Decisão manteve bloqueio dos sites da empresa Pixbet após Justiça apontar falhas nos mecanismos para impedir acesso de menores de idade

Kaliane Vitoria
Kaliane Vitoria
Estudante de Jornalismo na Universidade Federal da Paraíba (UFPB), é apaixonada por comunicação e pelo futebol. Atualmente, é estagiária no portal Th+ SBT, onde atua na produção de conteúdos jornalísticos. Busca reunir informação, credibilidade e criatividade em todas as suas reportagens.
Foto: Reprodução

O Tribunal de Justiça da Paraíba (TJPB) manteve, nesta quinta-feira (16), a suspensão das plataformas de apostas online da empresa PixBet em todo o território nacional. A decisão foi tomada pelo juiz Adílson Fabrício, após análise de um recurso apresentado pela empresa.

A suspensão havia sido determinada na terça-feira (14) pelo juiz João Lucas Souto Gil Messias, da Vara da Infância e Juventude de Campina Grande. A decisão determinou que a empresa retirasse do ar suas plataformas de apostas, incluindo sites ligados à PixBet, como Flabet e Bet da Sorte.

No recurso, a empresa afirmou que já utiliza sistema de biometria facial e segue as normas estabelecidas pela legislação federal e pela Secretaria de Prêmios e Apostas do Ministério da Fazenda. A PixBet também alegou que a decisão da Justiça de Campina Grande não deveria ter alcance nacional.

Ao analisar o pedido, o juiz do TJPB manteve a decisão e afirmou que plataformas de apostas precisam ter mecanismos mais seguros para evitar o acesso de menores de idade. Segundo o magistrado, a existência de certificações técnicas não garante que os sistemas sejam totalmente eficazes.

A decisão também rejeitou o argumento da empresa de que a Justiça de Campina Grande não poderia determinar uma medida com validade em todo o país.
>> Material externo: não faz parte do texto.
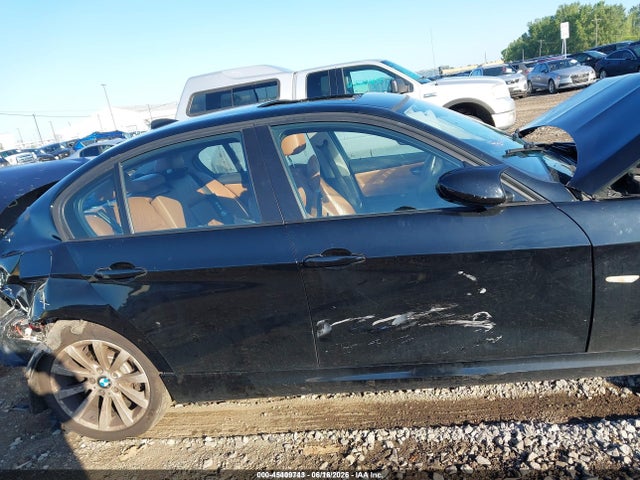 Aukcja sprzedaży 2011 Bmw 328i Xdrive, vin: WBAPK5G58BNN81631, numer aukcji: 45409743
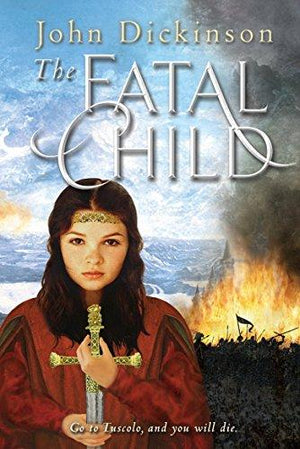 The Fatal Child JOHN DICKINSON | المعرض المصري للكتاب EGBookFair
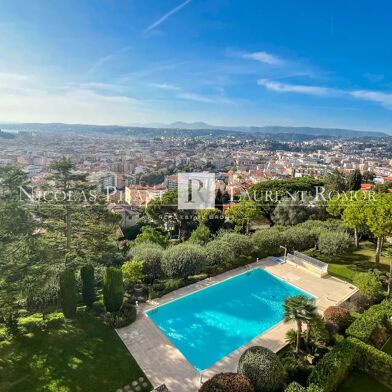 Appartement 3 pièces 1260000 €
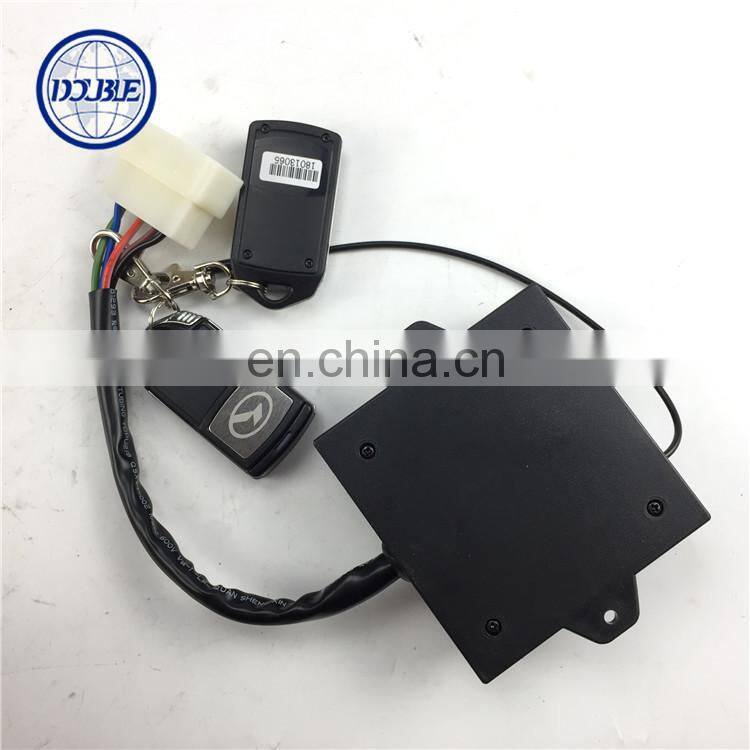 Genuine Door lock remote control for King long ,kinglong parts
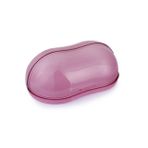 EW's Kitchenware Akrilik Mürdüm Ekmek Kutusu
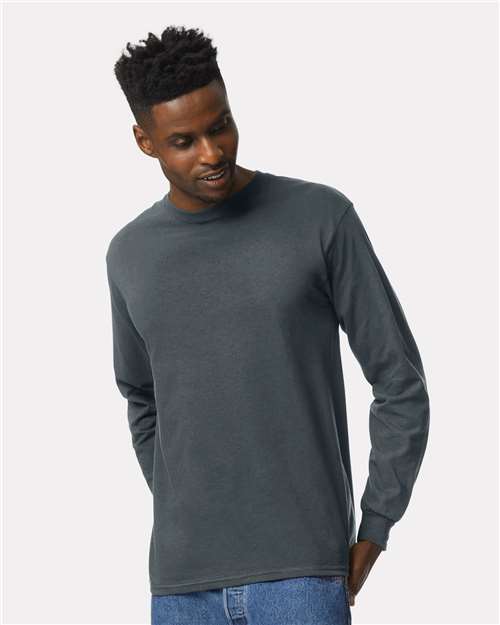 T- Shirt, Long Sleeves, Adult Sizes NEW!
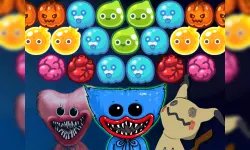 Bubble Ghost Shooter image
Entenda a primeira decisão

Na decisão inicial, a Justiça determinou que a suspensão fosse cumprida em até 48 horas. Caso a empresa não atendesse à determinação, poderia ser aplicada uma multa diária de R$ 100 mil.

Para que as plataformas possam voltar a funcionar, a Justiça apontou algumas medidas de segurança, como:

Reconhecimento facial com prova de vida durante acessos e operações financeiras;
Verificação biométrica com bases oficiais;
Bloqueio automático de cadastros feitos com CPFs de menores de idade.
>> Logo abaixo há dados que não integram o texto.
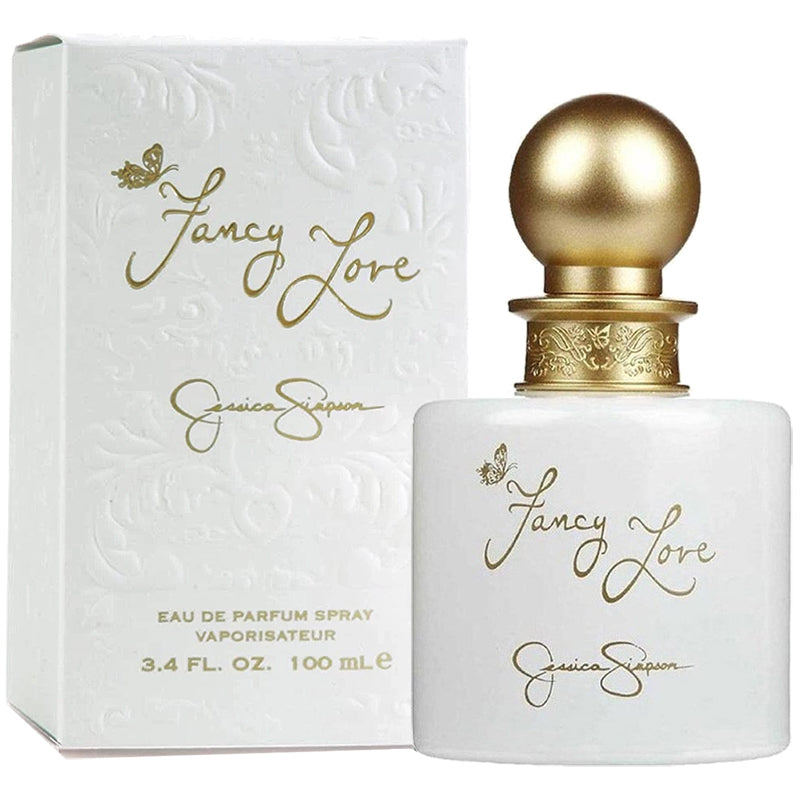 Jessica Simpson Fancy Love 100ml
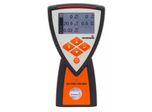Portable Gas Concentration Measuring Device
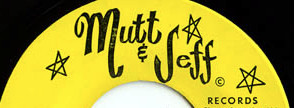 Mutt & Jeff Records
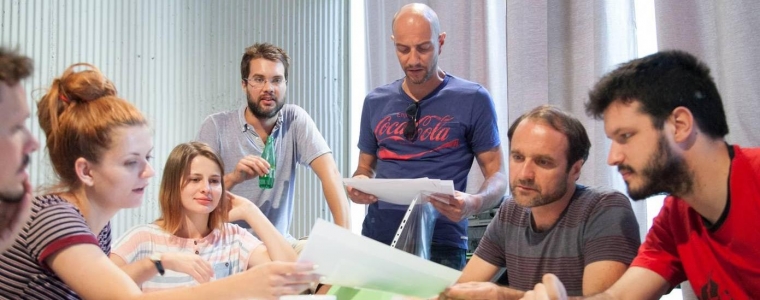 Kazalište nije ponuda i potražnja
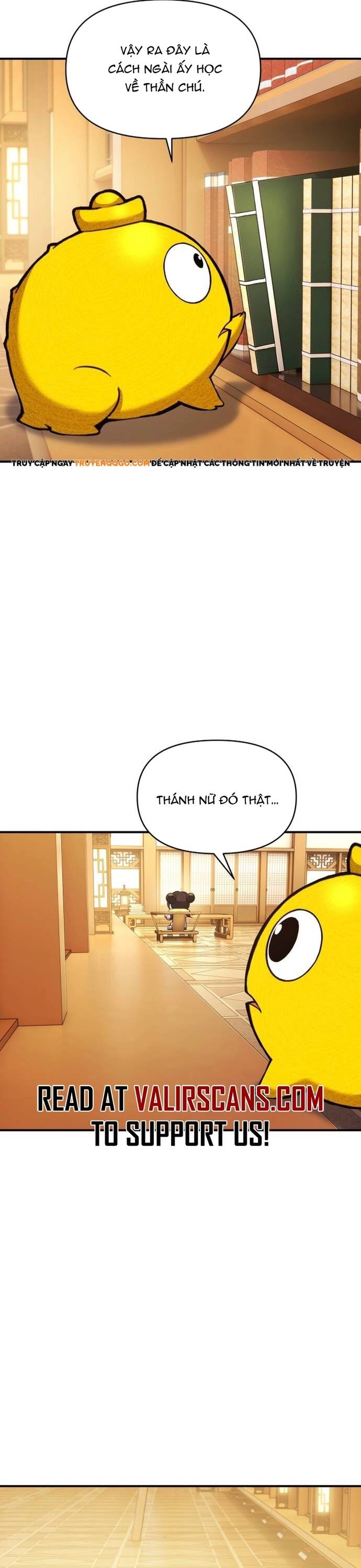 Quái Vật Quái Dị - Chapter 15 - Page 7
A decisão também levou em consideração a preocupação com o possível acesso de crianças e adolescentes às plataformas. O juiz citou o uso de elementos considerados atrativos para o público infantojuvenil, como jogos de cassino online, incluindo o chamado “Jogo do Tigrinho”, além de publicidade ligada ao esporte.
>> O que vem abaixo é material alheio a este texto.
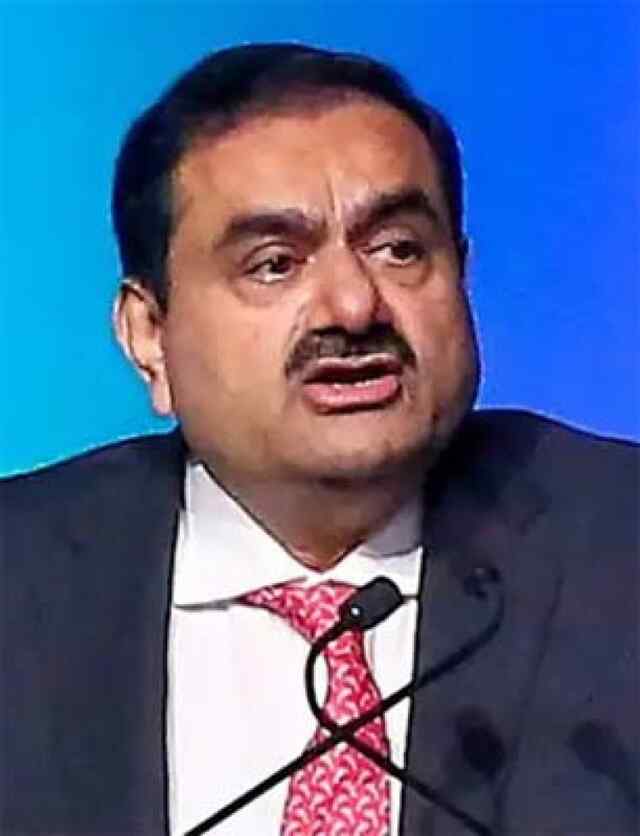 PTC India पर बड़ा दांव लगा सकते हैं गौतम अडानी, जाने मामला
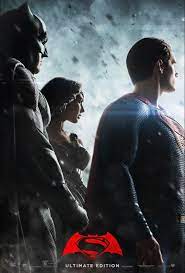 Dawn of justice (2016) by gioezc. Zack Snyder Posts Batman V Superman Dawn Of Justice Ultimate Edition Poster Superman Homepage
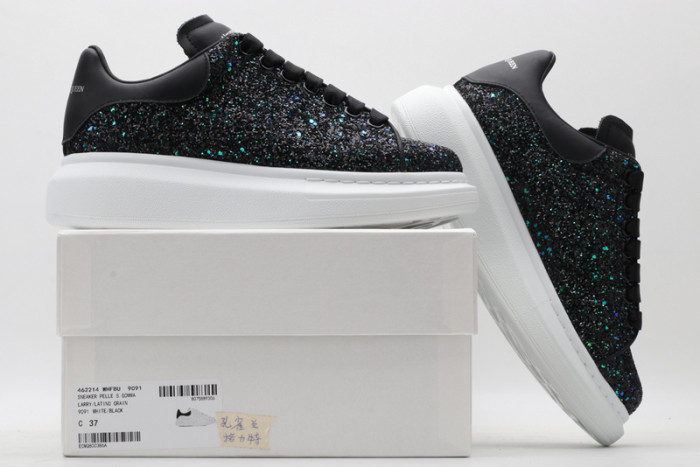 ALEXANDER MCQUEEN SNEAKERS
Segundo a Justiça, essas práticas podem contrariar normas de proteção a crianças e adolescentes previstas na Constituição Federal, no Estatuto da Criança e do Adolescente (ECA), na legislação conhecida como ECA Digital e na Lei das Bets.

Até a publicação desta matéria, a PixBet não havia se manifestado sobre a decisão.